▶ _Your instructions_:
Scan the entries for the word "Zealand" and return every line that has it.

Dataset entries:
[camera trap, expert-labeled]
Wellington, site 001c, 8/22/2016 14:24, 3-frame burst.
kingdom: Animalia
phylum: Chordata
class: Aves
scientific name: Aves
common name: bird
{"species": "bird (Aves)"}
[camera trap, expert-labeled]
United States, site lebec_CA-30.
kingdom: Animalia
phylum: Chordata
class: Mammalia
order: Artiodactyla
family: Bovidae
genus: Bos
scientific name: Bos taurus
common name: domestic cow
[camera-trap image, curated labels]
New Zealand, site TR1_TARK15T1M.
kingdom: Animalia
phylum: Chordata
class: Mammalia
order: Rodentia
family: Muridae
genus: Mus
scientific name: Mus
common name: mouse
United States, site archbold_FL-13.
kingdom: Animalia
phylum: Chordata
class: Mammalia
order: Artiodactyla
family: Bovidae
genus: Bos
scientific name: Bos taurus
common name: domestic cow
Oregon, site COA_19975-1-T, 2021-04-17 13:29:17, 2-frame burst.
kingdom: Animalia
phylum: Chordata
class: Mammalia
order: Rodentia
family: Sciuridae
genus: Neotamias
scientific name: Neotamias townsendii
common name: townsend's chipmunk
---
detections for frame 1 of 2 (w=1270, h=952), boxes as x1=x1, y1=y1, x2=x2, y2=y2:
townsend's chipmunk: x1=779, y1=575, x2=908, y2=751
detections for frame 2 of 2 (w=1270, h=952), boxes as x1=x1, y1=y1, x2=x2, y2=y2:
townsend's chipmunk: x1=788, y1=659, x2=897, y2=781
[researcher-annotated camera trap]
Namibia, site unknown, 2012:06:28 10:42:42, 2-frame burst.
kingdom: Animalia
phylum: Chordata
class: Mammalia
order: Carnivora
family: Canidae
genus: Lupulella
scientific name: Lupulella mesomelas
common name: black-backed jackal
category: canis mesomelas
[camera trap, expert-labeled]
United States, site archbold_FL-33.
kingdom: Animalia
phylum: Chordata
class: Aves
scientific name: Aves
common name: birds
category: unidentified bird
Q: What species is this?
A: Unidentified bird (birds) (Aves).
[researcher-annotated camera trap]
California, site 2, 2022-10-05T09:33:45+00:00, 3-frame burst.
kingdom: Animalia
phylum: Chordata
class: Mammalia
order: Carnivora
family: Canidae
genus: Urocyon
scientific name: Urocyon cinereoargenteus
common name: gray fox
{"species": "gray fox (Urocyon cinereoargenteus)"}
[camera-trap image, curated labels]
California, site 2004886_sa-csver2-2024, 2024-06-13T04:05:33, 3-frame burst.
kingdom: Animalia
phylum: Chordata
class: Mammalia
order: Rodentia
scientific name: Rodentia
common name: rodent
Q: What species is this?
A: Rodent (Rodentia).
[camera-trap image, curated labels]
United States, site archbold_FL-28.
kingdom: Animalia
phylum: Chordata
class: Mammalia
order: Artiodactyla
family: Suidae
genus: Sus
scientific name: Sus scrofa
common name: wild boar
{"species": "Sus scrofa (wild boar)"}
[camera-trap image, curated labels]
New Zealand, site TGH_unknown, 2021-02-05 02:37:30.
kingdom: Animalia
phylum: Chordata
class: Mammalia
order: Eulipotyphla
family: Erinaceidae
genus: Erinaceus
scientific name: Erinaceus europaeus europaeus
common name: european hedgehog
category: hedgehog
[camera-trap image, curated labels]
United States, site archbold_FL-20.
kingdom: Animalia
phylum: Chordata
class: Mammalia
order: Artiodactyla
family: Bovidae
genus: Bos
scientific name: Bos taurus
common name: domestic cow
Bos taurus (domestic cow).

▶ _Answer to this task_:
New Zealand, site TR1_TARK15T1M.
New Zealand, site TGH_unknown, 2021-02-05 02:37:30.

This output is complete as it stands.